The next day, being the martyrdom day of Sikhism’s fifth guru Arjan Dev who died in the early 17th century, the authorities relaxed the curfew to allow people inside.
“As a result, there were many hundreds of people inside the temple. Many of those inside the temple were killed when on the morning of 4 June, there was firing without any warning. There was total chaos as people began desperately to seek safety. The worst casualties were among the women and children,” says Gurpura Singh. The museum has two boards listing more than 700 people it says were killed in the temple complex on 4 June by the firing.
“The fact that they (Indian Army and government) started the operation on the day of the guru’s martyrdom shows they did not care for us or our sentiments,” says 58-year-old Satbir Singh, a hardware store owner inAmritsar. “We Sikhs have shed blood for this country.”
The late Sikh historian and author Khushwant Singh talks of the “notable role” played by the Sikh peasantry in helping Indian troops on the front line in the 1965 war with Pakistan in an essay in the book The Punjab Story.

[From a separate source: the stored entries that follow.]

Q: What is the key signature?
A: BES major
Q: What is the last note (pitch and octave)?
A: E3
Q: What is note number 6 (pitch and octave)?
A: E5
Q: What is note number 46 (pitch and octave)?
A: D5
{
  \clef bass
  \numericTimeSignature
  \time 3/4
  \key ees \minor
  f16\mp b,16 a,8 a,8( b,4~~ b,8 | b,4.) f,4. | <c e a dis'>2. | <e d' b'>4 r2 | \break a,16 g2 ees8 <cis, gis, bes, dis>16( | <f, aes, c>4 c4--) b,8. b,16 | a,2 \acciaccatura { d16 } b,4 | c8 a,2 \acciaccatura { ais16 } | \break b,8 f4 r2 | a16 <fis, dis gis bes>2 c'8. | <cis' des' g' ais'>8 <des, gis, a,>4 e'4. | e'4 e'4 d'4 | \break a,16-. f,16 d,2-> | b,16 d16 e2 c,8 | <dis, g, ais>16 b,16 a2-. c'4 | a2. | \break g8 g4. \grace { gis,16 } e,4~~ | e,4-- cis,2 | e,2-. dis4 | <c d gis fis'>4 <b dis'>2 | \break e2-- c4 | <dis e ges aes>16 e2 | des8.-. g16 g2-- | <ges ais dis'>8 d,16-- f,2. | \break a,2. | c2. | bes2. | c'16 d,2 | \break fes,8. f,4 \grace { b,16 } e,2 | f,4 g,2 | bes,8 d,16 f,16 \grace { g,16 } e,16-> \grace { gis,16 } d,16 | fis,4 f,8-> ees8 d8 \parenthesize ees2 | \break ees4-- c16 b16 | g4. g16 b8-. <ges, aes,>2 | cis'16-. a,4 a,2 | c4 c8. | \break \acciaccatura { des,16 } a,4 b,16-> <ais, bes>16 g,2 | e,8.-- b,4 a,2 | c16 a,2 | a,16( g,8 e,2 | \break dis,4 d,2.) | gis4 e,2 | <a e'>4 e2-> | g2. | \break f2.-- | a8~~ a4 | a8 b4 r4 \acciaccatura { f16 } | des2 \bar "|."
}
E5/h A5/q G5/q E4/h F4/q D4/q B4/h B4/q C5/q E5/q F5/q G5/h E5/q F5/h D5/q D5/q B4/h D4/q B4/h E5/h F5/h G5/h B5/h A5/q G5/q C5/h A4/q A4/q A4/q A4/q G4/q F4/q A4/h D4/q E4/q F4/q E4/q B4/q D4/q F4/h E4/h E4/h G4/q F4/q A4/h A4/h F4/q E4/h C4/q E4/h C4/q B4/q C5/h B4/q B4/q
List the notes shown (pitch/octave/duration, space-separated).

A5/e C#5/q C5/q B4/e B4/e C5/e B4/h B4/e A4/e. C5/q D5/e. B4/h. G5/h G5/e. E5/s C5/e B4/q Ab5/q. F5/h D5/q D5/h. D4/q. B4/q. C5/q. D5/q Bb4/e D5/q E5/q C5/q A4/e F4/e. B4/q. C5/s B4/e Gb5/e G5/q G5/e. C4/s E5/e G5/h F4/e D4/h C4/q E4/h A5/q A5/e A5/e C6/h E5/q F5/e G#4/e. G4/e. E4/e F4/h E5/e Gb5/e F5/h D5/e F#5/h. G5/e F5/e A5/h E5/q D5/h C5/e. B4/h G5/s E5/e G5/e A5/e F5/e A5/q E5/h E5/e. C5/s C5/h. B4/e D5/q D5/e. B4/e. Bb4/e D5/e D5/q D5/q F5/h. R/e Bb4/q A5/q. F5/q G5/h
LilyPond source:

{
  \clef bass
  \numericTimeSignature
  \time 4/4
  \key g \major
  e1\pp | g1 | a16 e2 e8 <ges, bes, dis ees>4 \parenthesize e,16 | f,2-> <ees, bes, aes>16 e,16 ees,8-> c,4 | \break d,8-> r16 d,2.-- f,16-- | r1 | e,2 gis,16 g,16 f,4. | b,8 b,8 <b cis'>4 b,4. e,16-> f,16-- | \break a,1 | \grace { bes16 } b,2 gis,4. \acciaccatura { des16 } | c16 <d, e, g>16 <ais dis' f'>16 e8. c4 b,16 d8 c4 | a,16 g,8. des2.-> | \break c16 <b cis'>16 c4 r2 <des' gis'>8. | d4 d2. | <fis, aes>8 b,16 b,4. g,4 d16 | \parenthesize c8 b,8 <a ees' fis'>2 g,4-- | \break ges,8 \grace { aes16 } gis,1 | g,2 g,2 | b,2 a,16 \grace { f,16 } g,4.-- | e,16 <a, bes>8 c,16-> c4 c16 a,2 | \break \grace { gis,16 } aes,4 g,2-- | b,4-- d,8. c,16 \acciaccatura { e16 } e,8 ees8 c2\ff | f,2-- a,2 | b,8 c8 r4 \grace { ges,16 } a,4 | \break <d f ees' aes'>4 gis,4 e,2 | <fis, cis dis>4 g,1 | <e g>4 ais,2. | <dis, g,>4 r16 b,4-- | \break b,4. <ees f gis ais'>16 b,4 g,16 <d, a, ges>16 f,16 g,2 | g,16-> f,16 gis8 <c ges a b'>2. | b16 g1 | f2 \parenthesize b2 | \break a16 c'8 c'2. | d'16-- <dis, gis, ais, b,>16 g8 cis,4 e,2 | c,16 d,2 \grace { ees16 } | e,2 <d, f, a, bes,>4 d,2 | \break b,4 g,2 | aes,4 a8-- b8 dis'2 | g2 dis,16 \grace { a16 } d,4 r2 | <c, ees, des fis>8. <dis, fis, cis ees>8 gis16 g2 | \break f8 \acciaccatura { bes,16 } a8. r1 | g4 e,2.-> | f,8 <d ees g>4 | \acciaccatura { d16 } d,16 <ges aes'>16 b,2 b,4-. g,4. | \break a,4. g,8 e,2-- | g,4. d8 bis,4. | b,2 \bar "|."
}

The bodies of Bhindranwale and Shabeg Singh were discovered in the Akal Takht, narrates lieutenant general K.S. Brar in his book Operation Blue Star: The True Story.
Thirty one-year-old Jagjit Singh, a resident of Amritsar, says that though he was just a year old when Operation Blue Star took place, “I feel angry when I think about it. Those who lived through it must have felt much worse, which is why Mrs Gandhi was killed (by her Sikh security guards) in revenge. We (Sikhs) have always avenged our insults,” he says.
Gandhi’s assassination was followed by a massacre of Sikhs across North India, something the government of the day did little to stop.
News of the damage to the Akal Takht also triggered a revolt in sections of the Indian Army. According to Brar’s book, just 3% of the army, a majority of whom were young and unseasoned, were involved in these revolts and mutinies.
Nayar says that Sikhs felt all the more insulted by Operation Blue Star and the sectarian violence “as they felt this happened as they are in minority.” The 2001 census pegs the number of Sikhs at less than 2% of India’s billion plus population.
Jaskiran Singh, a professor of defence and national security studies at Punjab University, is of the view that “it was Operation Blue Star and the violence that followed, that militancy grew in Punjab. It took almost a decade to quell it.”
Three decades on, tensions between Hindus and Sikhs triggered by Operation Blue Star are gone, says Ashutosh Kumar, a professor of political science at Punjab University.